##### Textauszug #####
Pränatale Diagnostik

Aufgrund geringer Daten ist bisher keine standardisierte Empfehlung verfügbar.

Nach heutigem Kenntnisstand ist für Patienten, bei denen die Tumordisposition bereits pränatal festgestellt wurde, kein günstigeres Ergebnis in Bezug auf die Therapie-bedingten Folgen zu erwarten. Eine diesbezüglich motivierte pränatale Diagnostik wird in Deutschland daher nicht empfohlen.

Bei der Untersuchung der Augen im Rahmen der U1-Untersuchung sollte auf möglicherweise schon erkennbare Zeichen eines Retinoblastoms (Leukokorie, Strabismus) geachtet werden. Die erste ophthalmologische Untersuchung zur dezidierten Früherkennung von Retinoblastomen sollte in einem auf Retinoblastome spezialisierten Zentrum für Augenheilkunde innerhalb von 14 Tagen nach der Geburt erfolgen.
##### Vorliegende Daten #####
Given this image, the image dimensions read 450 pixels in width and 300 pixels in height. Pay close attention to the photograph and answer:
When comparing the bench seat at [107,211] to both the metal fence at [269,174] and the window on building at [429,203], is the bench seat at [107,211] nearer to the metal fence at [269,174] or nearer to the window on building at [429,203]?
#####
**Aufgaben**
(1) Übersetze den folgenden Satz aus dem Textauszug ins Englische: „Aufgrund geringer Daten ist bisher keine standardisierte Empfehlung verfügbar.“
(2) Gib einen Abschnitt aus dem Textauszug unverändert wieder: Beginne bei den Worten „Nach heutigem Kenntnisstand“ und höre nach „der Geburt erfolgen.“ auf.

**Lösungen**
(1) Due to limited data, no standardized recommendation is available so far.

(2)
Nach heutigem Kenntnisstand ist für Patienten, bei denen die Tumordisposition bereits pränatal festgestellt wurde, kein günstigeres Ergebnis in Bezug auf die Therapie-bedingten Folgen zu erwarten. Eine diesbezüglich motivierte pränatale Diagnostik wird in Deutschland daher nicht empfohlen.

Bei der Untersuchung der Augen im Rahmen der U1-Untersuchung sollte auf möglicherweise schon erkennbare Zeichen eines Retinoblastoms (Leukokorie, Strabismus) geachtet werden. Die erste ophthalmologische Untersuchung zur dezidierten Früherkennung von Retinoblastomen sollte in einem auf Retinoblastome spezialisierten Zentrum für Augenheilkunde innerhalb von 14 Tagen nach der Geburt erfolgen.